After creating RDD on this sample, there are 96 bytes allocated, perhaps for storing partitions data or something.
The most amount of memory was allocated when I called .collect() method, because I basically collect all data to one node, and, probably because of single-node Spark installation, I'm getting double copy of data (not sure here), which has taken about 23 MB of memory.
Interesting moment happens after modifying neighbors' arrays, which requires additional 4 MB of memory to store them.
Let me try to address the different questions here:
RDD is a parallel dataset, which I'm making from main collection using
parallelize() method and I've discovered, that modifying source
collection will take affect on created RDD as well.
RDDs are parallel, distributed datasets. parallelize lets you take a local collection and distribute it over a cluster. The current behavior you are observing that when mutating the underlying objects the RDD representation also mutates is only because the program is currently running in 1 node. In a cluster that behavior would not be possible.
Immutability is key to distribute a computation either 'vertically': over several cores of the same processor or 'horizontally': over several machines in a cluster.

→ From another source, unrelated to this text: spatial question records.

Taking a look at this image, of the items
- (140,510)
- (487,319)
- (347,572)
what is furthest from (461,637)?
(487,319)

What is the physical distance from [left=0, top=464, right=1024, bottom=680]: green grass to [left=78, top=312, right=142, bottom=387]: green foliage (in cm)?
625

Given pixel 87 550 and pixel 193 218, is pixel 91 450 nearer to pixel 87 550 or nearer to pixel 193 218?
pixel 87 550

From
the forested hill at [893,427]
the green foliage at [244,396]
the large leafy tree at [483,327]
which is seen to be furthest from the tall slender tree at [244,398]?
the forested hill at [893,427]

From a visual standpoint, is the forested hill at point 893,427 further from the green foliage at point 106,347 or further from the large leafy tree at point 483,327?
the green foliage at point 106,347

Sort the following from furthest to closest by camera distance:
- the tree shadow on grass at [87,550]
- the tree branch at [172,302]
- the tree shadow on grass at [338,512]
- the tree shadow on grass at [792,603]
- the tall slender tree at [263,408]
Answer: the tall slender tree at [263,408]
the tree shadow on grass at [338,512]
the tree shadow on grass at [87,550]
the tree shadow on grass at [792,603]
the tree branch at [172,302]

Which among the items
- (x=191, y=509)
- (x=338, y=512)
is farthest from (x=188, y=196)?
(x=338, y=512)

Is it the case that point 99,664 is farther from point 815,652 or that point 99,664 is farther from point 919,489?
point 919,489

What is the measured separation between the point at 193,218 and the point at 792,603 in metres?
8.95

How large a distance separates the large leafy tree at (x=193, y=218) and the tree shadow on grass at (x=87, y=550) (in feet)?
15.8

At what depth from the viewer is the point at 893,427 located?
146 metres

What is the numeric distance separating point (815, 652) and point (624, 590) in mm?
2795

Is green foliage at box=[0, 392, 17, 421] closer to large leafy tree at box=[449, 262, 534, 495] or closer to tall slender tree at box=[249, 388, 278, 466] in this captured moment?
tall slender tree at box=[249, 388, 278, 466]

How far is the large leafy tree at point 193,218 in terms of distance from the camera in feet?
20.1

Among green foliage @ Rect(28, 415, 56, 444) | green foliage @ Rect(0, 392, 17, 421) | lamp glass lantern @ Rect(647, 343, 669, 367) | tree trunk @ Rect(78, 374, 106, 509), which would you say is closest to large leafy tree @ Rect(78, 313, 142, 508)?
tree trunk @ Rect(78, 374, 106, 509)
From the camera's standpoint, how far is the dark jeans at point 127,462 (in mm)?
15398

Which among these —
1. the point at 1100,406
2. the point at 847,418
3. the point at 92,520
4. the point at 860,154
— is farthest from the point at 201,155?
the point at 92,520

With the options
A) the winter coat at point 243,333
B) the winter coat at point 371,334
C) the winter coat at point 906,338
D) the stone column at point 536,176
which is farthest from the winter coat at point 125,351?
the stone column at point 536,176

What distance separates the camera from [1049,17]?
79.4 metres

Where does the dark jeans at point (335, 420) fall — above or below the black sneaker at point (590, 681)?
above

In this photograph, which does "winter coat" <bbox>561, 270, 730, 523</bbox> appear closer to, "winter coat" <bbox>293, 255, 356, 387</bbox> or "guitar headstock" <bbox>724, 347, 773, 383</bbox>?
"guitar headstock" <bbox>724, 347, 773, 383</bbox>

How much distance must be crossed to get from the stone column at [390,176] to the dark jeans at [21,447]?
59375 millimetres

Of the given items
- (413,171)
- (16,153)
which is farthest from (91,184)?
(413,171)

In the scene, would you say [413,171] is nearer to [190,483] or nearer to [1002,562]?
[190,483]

I didn't found the way to update the graph structure using RDD
methods
To achieve that you will need to re-think the graph structure in terms of a distributed collection. In the current OO model, each Vertex contains their own list of adjacent vertices and require mutation of the object in order to build up the graph.
We would need to make vertex immutable, by creating them only with their properties and externalize the relationships as a list of edges. In a nutshell, this is what GraphX does. Your Edge would look like:
case class Vertex[T: ClassTag](
val id: Long,
val data: T,
val timestamp: Timestamp = new Timestamp(System.currentTimeMillis())
)
and then we can build a collection of Edges:
val Edges:RDD[(Long, Long)] // (Source Vertex Id, Dest Vertex Id)
Then, given:
val usr1 = Vertex(1, "SuppieRK")
val usr2 = Vertex(2, "maasg")
val usr3 = Vertex(3, "graphy")
val usr4 = Vertex(4, "spark")
And some initial relationship:
val edgeSeq = Seq((1,2), (2,3))
and the RDD of such relationship:
val relations = sparkContext.parallelize(edgeSeq)
then adding new relationships will mean creating new edges:
val newRelations = sparkContext.parallelize(Seq((1,4),(2,4),(3,4))
and union-ing those collections together.
val allRel = relations.union(newRelations)
This is how "addFriend" would be implemented, but we probably will be reading that data from somewhere. This method is not to be used to do a one-by-one addition to the Edges collection. You are using Spark because the dataset to consider is very large and you need the possibility to distribute the computation across several machines.
If the collection fits in one node, I would stick to "standard" Scala representations and algorithms.